━━━━━ Supplied records

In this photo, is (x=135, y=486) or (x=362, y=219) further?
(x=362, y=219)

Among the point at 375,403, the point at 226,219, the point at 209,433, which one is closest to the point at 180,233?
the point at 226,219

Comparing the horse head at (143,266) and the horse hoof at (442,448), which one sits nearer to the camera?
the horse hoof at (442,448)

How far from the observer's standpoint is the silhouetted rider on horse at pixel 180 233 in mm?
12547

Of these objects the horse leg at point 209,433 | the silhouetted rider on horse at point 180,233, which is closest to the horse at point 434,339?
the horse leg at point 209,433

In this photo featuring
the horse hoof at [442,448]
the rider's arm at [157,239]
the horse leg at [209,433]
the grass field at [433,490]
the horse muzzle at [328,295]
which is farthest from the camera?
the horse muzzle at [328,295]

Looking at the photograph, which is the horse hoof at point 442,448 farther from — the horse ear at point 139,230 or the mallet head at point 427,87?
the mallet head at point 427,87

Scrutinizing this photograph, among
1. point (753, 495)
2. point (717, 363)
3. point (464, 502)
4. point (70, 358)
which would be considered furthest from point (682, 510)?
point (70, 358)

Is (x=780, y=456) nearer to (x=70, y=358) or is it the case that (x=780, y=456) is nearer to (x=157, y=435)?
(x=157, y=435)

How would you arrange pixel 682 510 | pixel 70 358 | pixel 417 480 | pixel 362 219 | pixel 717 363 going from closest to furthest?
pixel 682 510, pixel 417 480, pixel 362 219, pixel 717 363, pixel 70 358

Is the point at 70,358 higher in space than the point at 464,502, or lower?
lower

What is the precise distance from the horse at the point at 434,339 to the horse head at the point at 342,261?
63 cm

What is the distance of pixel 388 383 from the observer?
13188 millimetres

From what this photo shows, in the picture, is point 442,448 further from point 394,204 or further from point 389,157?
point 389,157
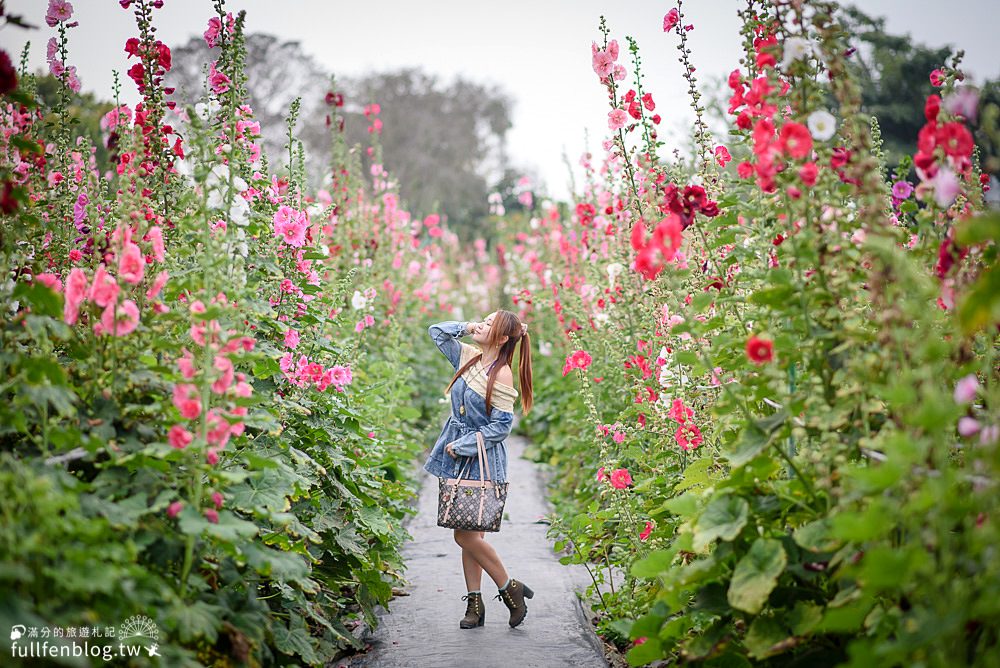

━━━━━━━━━━

- **Do this**: Could you rewrite the lines above as a numbered list, skipping the blank ones and leaving out the picture?

- **The output**:
1. In this photo, is (x=135, y=486) or (x=362, y=219) further?
2. (x=362, y=219)
3. Among the point at 375,403, the point at 226,219, the point at 209,433, which one is closest to the point at 180,233?
4. the point at 226,219
5. Comparing the horse head at (143,266) and the horse hoof at (442,448), which one sits nearer to the camera?
6. the horse hoof at (442,448)
7. How far from the observer's standpoint is the silhouetted rider on horse at pixel 180 233 in mm?
8. 12547
9. Of these objects the horse leg at point 209,433 | the silhouetted rider on horse at point 180,233, which is closest to the horse at point 434,339?
10. the horse leg at point 209,433
11. In this photo featuring
12. the horse hoof at [442,448]
13. the rider's arm at [157,239]
14. the horse leg at [209,433]
15. the grass field at [433,490]
16. the horse muzzle at [328,295]
17. which is farthest from the camera?
18. the horse muzzle at [328,295]
19. Looking at the photograph, which is the horse hoof at point 442,448 farther from — the horse ear at point 139,230 or the mallet head at point 427,87?
20. the mallet head at point 427,87
21. Scrutinizing this photograph, among
22. 1. point (753, 495)
23. 2. point (717, 363)
24. 3. point (464, 502)
25. 4. point (70, 358)
26. which would be considered furthest from point (682, 510)?
27. point (70, 358)
28. Is (x=780, y=456) nearer to (x=70, y=358) or is it the case that (x=780, y=456) is nearer to (x=157, y=435)?
29. (x=157, y=435)
30. How would you arrange pixel 682 510 | pixel 70 358 | pixel 417 480 | pixel 362 219 | pixel 717 363 going from closest to furthest?
31. pixel 682 510, pixel 417 480, pixel 362 219, pixel 717 363, pixel 70 358
32. Is the point at 70,358 higher in space than the point at 464,502, or lower?
33. lower
34. What is the precise distance from the horse at the point at 434,339 to the horse head at the point at 342,261?
35. 63 cm
36. What is the distance of pixel 388 383 from the observer?
37. 13188 millimetres
38. From what this photo shows, in the picture, is point 442,448 further from point 394,204 or further from point 389,157?
39. point 389,157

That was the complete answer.